Das damalige Ereignis war immerhin so sensationell, dass Theodor Fontane dem einzigen Überlebenden, einem Militärarzt, der bis Dschalalabad gelangte, eine Ballade widmete: “Mit Dreizehntausend der Zug begann; einer kam heim aus Afghanistan“

Die Mauer in Berlin fiel 1989 nicht, weil in ostdeutschen Städten Demonstranten auf die Straßen gingen, sondern weil sich im gleichen Jahr die Rote Armee sich aus Afghanistan absetzte.

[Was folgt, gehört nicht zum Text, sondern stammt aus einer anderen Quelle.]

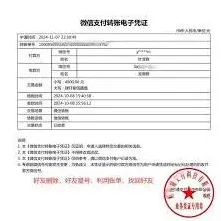 淘宝恢复已删除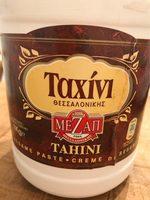 Crme De Ssame Report Card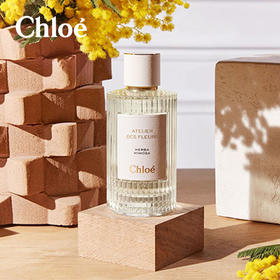 【保税仓】CHLOE 蔻依仙境花园系列香水木兰诗语 50ml（有效期至2028年2月）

Das Rote Imperium der UdSSR hatte Risse bekommen, die schließlich den Untergang der Sowjetunion beschleunigten.

„Was heißt das konkret für mich!?“

Sicherlich, niemand behauptet heute mehr, dass „unsere Freiheit am Hindukusch verteidigt wird“. Dennoch wird bei dem Thema Afghanistan gelogen, dass sich die Balken biegen.

Wenn der US-Präsident und die NATO einen Truppenabzug aus Afghanistan ankündigen, kehren sie das im selben Text in eine Drohung um – in doppelter Hinsicht: Sie bekunden zum einen ihre Entschlossenheit, jederzeit in den Bürgerkrieg, den sie 20 Jahre lang angeheizt haben, bewaffnet einzugreifen. Zum anderen verbinden sie das mit dem Vorhaben, sich nun völlig der Konfrontation mit Russland und China zu widmen. Letzteres in einem Moment, in dem unklar ist, ob die NATO in der Ostukraine zum Angriff übergehen oder ob Kiew mit einer Attacke die Allianz hineinziehen will.“, kommentierte Arnold Schölzel.